After obtaining an undergraduate degree in philosophy at the City University in New York, Hysell got a master’s in theology through a program Coughlin started in California, and was then invited to Edmonton by the Sisters of Providence in 2006 to give presentations on spiritual topics at St, Mark’s Catholic Community for the deaf.

Two years later, he decided to move here to study at the Newman Theological College and decided to pursue becoming a priest with inspiration from Archbishop Richard Smith, who uses sign language when he celebrates mass at St.
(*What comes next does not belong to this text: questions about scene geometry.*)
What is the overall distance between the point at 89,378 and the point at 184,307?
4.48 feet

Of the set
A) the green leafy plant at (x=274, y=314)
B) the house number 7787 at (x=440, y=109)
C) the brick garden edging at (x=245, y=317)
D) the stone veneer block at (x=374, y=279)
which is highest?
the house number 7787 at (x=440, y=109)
Mark’s.

“There are a number of things you can say about Matthew,” Smith said, seated at Hysell’s side during the news conference. “He connects well with people, and not just those who are deaf. Parishioners have come to me and said, ‘Who is that?’ He really touches their hearts.”

Coughlin, now one of 10 deaf priests in the U.S., flew to Edmonton from San Antonio to attend his ordination, as did Father Paul Zirimenya, a deaf priest from San Francisco.

“I have seen him grow in many ways, and he has worked very hard to get to where he is,” Coughlin said.

“At this point I can say, ‘Matthew, good job.’ ”

Although he is assigned to St. Theresa’s, Hysell will also work with congregants at St. Mark’s, where has been lending assistance as a transitional deacon.

“I want deaf people to know the church cares for them, not only for their spiritual life, but for their temporal life as well,” said Hysell, who will say mass for them using sign language.

“I want them to know they don’t have to settle in life, and that it can be worthwhile.”

Canada’s first deaf priest and one of only 16 worldwide, Hysell hopes others will follow. 

There are nearely 130,000 deaf Catholics in Canada, and about 50 at St. Mark’s.

“My next hope is to see someone who was born deaf become a priest in Canada,” he said. “There is a hierarchy when it comes to this. They would outrank me.”